15 Top-Rated Attractions & Things to Do in Banff National Park
Author Lana Law travels to Banff National Park on a regular basis to hit the slopes in the winter and to hike the high alpine walking trails in the summer.
Banff National Park is one of Canada's great national treasures, attracting millions of visitors every year. Encompassing a portion of the Rocky Mountains, the park is home to beautiful turquoise lakes mirroring the snow-covered peaks, along with glaciers and forests. Since 1985, it has been included in UNESCO's list of protected natural and cultural monuments.
The picturesque little town of Banff is the only township in the park and is the main hub of activity. The Icefields Parkway, which winds for 230 kilometers through the 3,000-meter-high mountains, connects Banff and Jasper National Park to the north.
The main highlights of this impressive journey along the Parkway are the world-famous Lake Louise, the aristocratic-looking Canadian Pacific hotel Château Lake Louise, and the huge Columbia Icefield. You also have a good chance of seeing some of Canada's wildlife. The park is home to a large number of black bears, elk, caribou, wolves, beaver, and grizzly bears.
Get a head start planning which places to visit by reviewing our list of attractions and things to do in Banff National Park.
1. Explore the Town of Banff
Highlights: Historic hotel, scenic main street, Sulphur Mountain Gondola, Bow River Falls
Located in the south end of Banff National Park, this little town, surrounded by mountains, is one of the main tourist destinations in Alberta. It is devoted to the tourism industry with all kinds of accommodation options, interesting shops, and restaurants that range from casual to high-end.
In the summer, the streets are packed with tourists from all over the world who come to see the Canadian Rockies, and in winter, the town maintains its lively atmosphere as skiers descend on Banff to enjoy the nearby slopes.
Banff Springs Hotel: One of the main highlights in Banff is the Fairmont Banff Springs Hotel. This historic hotel was built in 1888 and is today the emblem of Banff. Once planned to be the largest hotel complex in the world, this traditionally-designed, castle-like grand hotel still preserves much of the glamour of the early days of railway tourism. In those days, only well-to-do travelers could afford to make the journey into the then-still remote region of the Canadian Rocky Mountains.
The hotel is set off on its own in a wooded area with lovely views of the surroundings. Below the Banff Springs Hotel, easily reached on foot from downtown Banff, the Bow River tumbles over a cliff-like rise.

◆ Extracted data ◆
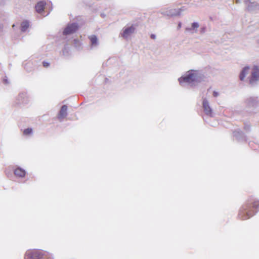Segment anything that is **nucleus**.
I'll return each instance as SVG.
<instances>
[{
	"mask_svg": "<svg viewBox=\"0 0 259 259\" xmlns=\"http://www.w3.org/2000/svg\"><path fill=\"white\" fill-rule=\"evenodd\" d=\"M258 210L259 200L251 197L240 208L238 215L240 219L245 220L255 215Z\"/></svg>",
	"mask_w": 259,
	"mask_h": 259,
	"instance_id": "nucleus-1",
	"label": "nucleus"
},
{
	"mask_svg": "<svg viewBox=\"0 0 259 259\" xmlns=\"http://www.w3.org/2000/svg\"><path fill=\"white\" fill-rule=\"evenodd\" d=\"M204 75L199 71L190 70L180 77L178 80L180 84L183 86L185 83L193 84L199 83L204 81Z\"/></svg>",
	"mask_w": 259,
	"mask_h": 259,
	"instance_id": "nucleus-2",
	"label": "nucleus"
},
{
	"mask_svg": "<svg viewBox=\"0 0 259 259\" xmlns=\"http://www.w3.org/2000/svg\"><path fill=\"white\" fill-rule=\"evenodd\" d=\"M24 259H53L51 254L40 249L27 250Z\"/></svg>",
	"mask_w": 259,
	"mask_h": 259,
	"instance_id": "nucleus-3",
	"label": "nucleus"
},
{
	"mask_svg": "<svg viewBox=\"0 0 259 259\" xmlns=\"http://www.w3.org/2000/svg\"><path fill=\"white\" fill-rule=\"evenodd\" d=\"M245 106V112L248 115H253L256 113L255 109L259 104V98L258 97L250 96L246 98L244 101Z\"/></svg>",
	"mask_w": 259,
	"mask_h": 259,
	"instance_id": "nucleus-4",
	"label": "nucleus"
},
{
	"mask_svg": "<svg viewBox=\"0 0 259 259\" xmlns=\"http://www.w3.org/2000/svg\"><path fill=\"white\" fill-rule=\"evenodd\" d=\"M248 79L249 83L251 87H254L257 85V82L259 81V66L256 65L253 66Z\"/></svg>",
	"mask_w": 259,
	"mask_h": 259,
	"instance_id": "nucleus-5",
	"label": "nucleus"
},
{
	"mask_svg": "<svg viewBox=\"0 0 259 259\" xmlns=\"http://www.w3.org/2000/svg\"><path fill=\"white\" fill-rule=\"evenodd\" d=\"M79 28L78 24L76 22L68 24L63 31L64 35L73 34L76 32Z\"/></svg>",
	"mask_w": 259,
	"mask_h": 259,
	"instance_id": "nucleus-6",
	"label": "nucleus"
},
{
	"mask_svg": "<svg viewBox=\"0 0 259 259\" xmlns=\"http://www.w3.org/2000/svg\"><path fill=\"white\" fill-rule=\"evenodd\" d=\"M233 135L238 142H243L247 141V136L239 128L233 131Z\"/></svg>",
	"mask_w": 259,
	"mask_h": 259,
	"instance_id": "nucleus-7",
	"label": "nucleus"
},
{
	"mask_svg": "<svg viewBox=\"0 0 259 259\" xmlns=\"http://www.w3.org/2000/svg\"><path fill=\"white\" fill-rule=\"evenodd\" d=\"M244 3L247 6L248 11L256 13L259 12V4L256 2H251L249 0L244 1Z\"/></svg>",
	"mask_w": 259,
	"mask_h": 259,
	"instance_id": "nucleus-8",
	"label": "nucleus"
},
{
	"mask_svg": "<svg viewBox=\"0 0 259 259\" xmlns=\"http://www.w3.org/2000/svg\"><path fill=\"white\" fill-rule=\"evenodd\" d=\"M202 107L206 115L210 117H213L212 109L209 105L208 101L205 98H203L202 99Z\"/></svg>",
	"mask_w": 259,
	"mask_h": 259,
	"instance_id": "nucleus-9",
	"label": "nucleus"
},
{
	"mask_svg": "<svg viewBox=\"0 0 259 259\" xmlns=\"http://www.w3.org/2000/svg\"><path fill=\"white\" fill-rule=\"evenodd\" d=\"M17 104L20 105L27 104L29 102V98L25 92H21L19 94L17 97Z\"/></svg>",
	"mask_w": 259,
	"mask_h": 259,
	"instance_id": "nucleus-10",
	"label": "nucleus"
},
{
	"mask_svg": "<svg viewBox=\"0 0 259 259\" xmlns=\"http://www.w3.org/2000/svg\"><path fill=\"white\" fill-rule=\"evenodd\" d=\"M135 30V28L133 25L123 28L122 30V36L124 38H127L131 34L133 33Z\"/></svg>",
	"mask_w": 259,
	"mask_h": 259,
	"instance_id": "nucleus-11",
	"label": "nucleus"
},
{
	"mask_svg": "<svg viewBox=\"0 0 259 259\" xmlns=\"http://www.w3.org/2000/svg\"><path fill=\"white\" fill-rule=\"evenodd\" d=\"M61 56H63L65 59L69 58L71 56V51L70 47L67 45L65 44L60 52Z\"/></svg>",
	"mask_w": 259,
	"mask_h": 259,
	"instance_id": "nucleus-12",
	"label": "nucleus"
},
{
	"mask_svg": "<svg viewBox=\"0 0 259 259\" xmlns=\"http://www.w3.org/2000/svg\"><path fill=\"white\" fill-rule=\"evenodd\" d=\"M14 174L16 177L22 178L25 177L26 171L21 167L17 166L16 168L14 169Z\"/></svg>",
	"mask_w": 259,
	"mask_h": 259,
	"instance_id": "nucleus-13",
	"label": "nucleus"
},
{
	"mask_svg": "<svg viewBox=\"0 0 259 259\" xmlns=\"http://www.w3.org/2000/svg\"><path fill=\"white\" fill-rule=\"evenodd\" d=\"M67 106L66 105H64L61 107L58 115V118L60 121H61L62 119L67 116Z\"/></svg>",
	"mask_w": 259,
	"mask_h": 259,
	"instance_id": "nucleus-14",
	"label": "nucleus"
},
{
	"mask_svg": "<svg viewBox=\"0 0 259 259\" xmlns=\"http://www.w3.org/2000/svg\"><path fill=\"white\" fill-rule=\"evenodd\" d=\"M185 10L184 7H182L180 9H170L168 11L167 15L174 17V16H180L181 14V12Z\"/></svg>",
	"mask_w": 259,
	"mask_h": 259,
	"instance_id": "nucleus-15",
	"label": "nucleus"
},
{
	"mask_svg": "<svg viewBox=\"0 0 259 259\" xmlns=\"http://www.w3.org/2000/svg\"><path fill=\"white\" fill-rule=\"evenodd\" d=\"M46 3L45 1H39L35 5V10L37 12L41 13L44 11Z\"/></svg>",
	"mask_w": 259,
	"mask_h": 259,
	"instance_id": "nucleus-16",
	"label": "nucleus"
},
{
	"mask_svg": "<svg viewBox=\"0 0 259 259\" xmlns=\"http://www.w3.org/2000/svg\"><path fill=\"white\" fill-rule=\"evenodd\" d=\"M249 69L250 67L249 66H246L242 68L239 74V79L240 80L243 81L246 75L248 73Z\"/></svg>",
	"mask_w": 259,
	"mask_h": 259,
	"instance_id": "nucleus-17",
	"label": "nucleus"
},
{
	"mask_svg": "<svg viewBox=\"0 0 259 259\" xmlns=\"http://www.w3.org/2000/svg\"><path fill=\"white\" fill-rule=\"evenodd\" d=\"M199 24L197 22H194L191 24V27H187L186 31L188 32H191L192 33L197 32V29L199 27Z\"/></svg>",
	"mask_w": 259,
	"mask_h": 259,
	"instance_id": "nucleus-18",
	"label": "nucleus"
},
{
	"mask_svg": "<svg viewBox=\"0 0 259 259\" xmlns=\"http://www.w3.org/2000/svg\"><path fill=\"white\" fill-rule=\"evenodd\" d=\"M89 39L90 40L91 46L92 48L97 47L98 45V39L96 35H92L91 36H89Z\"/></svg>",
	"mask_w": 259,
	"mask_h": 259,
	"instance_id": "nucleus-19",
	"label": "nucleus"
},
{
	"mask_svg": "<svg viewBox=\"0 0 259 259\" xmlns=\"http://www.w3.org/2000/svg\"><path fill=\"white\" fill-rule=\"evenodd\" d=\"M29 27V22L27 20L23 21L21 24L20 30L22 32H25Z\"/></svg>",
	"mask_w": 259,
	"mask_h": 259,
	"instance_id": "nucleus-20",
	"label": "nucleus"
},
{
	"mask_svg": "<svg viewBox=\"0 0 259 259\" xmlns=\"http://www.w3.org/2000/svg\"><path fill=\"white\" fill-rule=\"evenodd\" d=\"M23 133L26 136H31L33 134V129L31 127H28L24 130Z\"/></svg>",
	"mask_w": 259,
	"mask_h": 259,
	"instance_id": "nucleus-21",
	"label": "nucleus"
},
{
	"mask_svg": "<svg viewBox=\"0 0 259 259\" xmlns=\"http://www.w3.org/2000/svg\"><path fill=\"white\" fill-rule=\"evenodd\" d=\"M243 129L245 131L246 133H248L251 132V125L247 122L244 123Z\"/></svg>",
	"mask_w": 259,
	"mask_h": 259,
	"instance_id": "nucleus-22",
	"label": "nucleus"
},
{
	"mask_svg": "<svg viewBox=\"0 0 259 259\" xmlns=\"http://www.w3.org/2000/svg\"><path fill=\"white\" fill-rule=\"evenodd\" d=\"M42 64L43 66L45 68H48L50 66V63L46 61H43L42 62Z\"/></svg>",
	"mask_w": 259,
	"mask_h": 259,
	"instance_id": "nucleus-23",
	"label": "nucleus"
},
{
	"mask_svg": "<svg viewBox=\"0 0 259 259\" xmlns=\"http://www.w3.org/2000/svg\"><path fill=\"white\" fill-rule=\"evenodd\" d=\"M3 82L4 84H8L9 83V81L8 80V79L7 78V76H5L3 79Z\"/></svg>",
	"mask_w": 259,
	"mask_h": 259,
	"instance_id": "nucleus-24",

* * *

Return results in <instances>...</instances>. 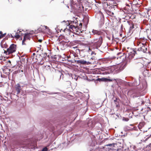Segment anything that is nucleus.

◆ Challenges ◆
- a) From the Banff National Park article, extract the passage that begins with the words "The hotel is" and ends with "a cliff-like rise.".
- b) List every kind of animal that the Banff National Park article says lives in the park.
- c) Carry on the Banff National Park article from its last sentence.
The items after the Banff National Park article are separate material and not part of it.

◆ The responses ◆
- a)
The hotel is set off on its own in a wooded area with lovely views of the surroundings. Below the Banff Springs Hotel, easily reached on foot from downtown Banff, the Bow River tumbles over a cliff-like rise.

- b) black bears, elk, caribou, wolves, beaver, grizzly bears

- c)
Sulphur Mountain: For fabulous views of the town of Banff and the entire valley, one of the best places to visit in Banff is Sulphur Mountain. Taking a ride on the Sulphur Mountain Gondola is one of the most popular things to do in summer. The parking area is just four kilometers outside Banff.
On a clear day, there is a splendid view from the three terrace decks and the mountain-top restaurant. At the top are a number of walking options, including the Banff Skywalk (Vista Trail), an easy one-kilometer trail that leads to the Cosmic Ray Station National Historic Site of Canada and the Sanson's Peak Meteorological Station.
2. Paddle, Hike, or Relax at Lake Louise
Highlights: Stunning views, glaciers, easy walks along the shoreline of Lake Louise
The jewel of Banff National Park is Lake Louise with its shimmering turquoise green water and surrounding snow-capped mountains rising up to 3,000 meters high. Although the water is too cold for swimming, it is ideal for canoeing. At the western end of Lake Louise, Mount Victoria (3,469 meters), rises in majestic splendor.
A breathtaking view can be had from the famous Fairmont Château Lake Louise or the shoreline in front of the hotel. This is one of the top resorts in Alberta. Even if you don't stay here, it's one of the best places for a meal. From the resort, a paved trail runs along the water's edge with beautiful views of the lake, mountains, glaciers, and the Château.
If you are staying in Banff and looking for an easy way to see some of the beautiful surrounding lakes, including Lake Louise a great option is the Lake Louise and Moraine Lake Tour. This four-hour-and-15-minute, small group guided tour takes you to all the major highlights of both areas. It also allows you to avoid all the hassles of trying to find parking and booking shuttle buses.
A very important note about parking: If the parking lots fill up, the park service closes the road, and you will be forced to use the buses. Only limited parking is available at Lake Louise and the park has recently instituted shuttle buses to alleviate congestion. These buses leave from the Lake Louise Park and Ride center, located off the Trans Canada Highway six kilometers from the Lake Louise town site, and depart every 15 minutes from 8am to 6:30pm. Reservations are required and can be booked starting April 1st of each year.
Your ticket to Lake Louise also includes a ride on the connector shuttle to Moraine Lake.
Château Lake Louise: This iconic hotel is part of the scene at Lake Louise and a nice place to have lunch overlooking the lake. In 1890, the Canadian Pacific Railway built the first Château Lake Louise on the moraine at the end of the lake. Easily accessible by rail, Lake Louise and the surrounding countryside soon developed into a tourist center. From here, expeditions started out to explore the rocky region on horseback. Mountaineers from England and the United States scaled the as-yet-unknown peaks.
The present-day Fairmont Château Lake Louise was built in 1924 after a fire destroyed its smaller wooden predecessor. In the early days, horse-driven coaches — later to be superseded by trams — transported guests from the rail station down in the valley to the hotel six kilometers away.
In the 1920s, a road was built from Banff to Lake Louise. In the Bow River Valley, the holiday village of Lake Louise developed with nearly 400 permanent inhabitants.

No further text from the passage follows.